O'Neill, in Afghanistan, Promises to Push $2.3 Billion Aid Bill By CARLOTTA GALL
DURRANI, Afghanistan, Nov. 18 Treasury Secretary Paul H. O'Neill confirmed the Bush administration's support for reconstruction in Afghanistan during a visit here today, promising that the administration will do everything possible to see that a $2.3 billion aid bill pending in Congress will go through.
Mr. O'Neill visited development projects, including one in this village, and met with President Hamid Karzai and Finance Minister Ashraf Ghani Ahmedzai. He told them that the bill still had to go before appropriations committees but assured them it had President Bush's support.
"Listen, the president really wants this done, and we will get it done," he told Mr. Karzai, according to an American official who was at the meeting.
Mr. O'Neill made the one-day visit to Afghanistan as part of a tour of the region ahead of visits to Pakistan and India.
Coming just a month after a visit by Tommy G. Thompson, secretary of health and human services, Mr. O'Neill's visit helped to highlight the United States' shift in emphasis in Afghanistan from military and emergency aid operations to reconstruction and development of the economy.
"There is absolutely no change in the importance and the priority accorded to Afghanistan," Mr. O'Neill said today. "The president has made a commitment that we would come here and we would get rid of the Taliban, and that we would help the Afghan people to build a civil and just society, and there is no change in that."
He added that he wanted to see money going directly to the Afghan government, rather than to international bodies and private groups, to enhance the government's stature and credibility with its people. "We are interested in seeing flows of money into this government because President Karzai and this government are so important to the future of Afghanistan," he said.
During his visit today, Mr. O'Neill went to two small factories run by returning refugees, a road project and the Central Bank, where officials are halfway through an ambitious plan to introduce a new currency in order to stabilize the economy.
In the early morning, he stepped out of a Chinook helicopter and stood squinting down a rough gravel road at this village, 27 miles south of Kabul. A United States-finance construction project started here just a week ago on the mammoth task of fixing Afghanistan's roads.

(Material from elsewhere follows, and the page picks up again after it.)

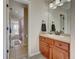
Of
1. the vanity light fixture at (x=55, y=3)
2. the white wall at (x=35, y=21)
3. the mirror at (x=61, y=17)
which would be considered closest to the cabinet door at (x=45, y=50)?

Mr. Karzai has said fixing the roads is a priority, a project that will be highly visible to all Afghans and will provide employment and expand trade and commerce. But it will take some $260 million and three to five years to repair and rebuild 600 miles of roads that have generally not had any maintenance work since they were built 35 years ago.
The United States, Japan and Saudi Arabia have each pledged $50 million toward the project, but only the United States has made any money available, enabling work to start on a first 30-mile section south of Kabul.